# Assignment
Looking through the listing, how many of its lines hold the word "burst"? Answer with only the number.

# Extracted entries

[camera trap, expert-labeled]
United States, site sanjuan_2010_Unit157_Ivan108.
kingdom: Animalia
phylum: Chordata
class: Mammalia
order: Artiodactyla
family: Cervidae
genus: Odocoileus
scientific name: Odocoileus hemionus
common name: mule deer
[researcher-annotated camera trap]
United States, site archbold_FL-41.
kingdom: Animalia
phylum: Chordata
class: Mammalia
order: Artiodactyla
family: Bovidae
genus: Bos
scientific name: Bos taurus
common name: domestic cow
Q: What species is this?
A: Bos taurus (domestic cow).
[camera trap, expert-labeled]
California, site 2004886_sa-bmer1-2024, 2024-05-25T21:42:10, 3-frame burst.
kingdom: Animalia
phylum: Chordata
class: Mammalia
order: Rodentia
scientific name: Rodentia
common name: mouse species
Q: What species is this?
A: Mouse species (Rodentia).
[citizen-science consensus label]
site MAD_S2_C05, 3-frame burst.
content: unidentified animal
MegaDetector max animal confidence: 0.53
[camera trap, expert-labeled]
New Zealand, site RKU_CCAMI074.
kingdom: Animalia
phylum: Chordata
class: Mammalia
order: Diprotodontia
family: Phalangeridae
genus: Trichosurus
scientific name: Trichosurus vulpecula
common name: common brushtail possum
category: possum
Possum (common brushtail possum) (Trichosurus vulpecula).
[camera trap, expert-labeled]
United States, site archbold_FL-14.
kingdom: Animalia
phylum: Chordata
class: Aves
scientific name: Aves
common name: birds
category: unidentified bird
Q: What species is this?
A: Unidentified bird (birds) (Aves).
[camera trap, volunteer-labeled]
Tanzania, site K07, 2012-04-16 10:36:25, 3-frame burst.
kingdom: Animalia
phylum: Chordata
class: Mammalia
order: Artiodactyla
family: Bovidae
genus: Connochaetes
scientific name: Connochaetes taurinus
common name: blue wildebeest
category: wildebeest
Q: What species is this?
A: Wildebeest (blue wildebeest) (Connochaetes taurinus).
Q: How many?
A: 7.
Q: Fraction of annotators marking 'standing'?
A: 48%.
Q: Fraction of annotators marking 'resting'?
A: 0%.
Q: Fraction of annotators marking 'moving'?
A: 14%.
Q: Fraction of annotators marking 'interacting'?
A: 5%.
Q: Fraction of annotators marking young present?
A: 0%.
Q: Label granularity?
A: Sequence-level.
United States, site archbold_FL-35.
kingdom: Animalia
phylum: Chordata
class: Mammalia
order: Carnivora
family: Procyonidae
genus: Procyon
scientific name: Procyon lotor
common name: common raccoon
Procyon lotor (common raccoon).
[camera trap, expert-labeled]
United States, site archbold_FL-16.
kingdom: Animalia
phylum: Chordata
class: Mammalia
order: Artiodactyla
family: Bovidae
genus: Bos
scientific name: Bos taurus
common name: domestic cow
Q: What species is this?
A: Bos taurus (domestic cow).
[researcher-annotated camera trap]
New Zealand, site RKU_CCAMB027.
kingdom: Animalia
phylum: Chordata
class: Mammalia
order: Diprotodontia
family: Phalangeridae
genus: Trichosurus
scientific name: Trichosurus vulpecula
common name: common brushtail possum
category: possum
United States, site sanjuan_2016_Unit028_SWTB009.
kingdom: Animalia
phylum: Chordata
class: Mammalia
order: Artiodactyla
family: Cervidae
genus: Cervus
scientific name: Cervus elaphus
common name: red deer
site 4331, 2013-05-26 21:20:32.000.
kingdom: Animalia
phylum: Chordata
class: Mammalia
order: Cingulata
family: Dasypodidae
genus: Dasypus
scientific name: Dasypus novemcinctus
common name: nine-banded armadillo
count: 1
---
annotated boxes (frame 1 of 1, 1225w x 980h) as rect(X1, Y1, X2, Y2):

# Output of the exercise
3